雪がとけたら
あいつは僕の声ではっと我を取り戻した様だった。
僕から視線をそらし、席を立つ。
「さと…」
僕の呼ぶ声も気に止めず、足早に教室を出ていった。
呆然とあいつの出ていったドアを見つめる。
異常な雰囲気に少し教室もざわついたが、そのざわめきは自然と先程までのものへと戻っていった。

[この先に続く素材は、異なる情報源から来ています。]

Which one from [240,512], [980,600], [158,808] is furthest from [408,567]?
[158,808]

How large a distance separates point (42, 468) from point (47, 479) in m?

眉間にしわを寄せたままの僕に、一久は「人違いかな?」と軽く笑って言った。
そうじゃないことは僕も一久も解りきったことだったけど、多分僕に気を使ってそう言ったのだろう。
「…かもな」
僕も無理矢理笑いそう返した。
前のドアが開き、担任らしき若い男性が入ってくる。
ざわめきは椅子を引く音に変わり、一久も僕を気にしつつ前を向いた。
少しずつ教室が整頓される中、僕はまとまらない思考を無理矢理まとめようと必死だった。
「えー、入学おめでとう」
笑顔で挨拶する担任の声も耳に届かず、かといって思考がまとまるわけでもない。
ホームルームの間、僕の脳裏に浮かぶのはあいつの驚いた表情だけ。
…結局ホームルームが終わるまで、あいつが席に戻ることはなかった。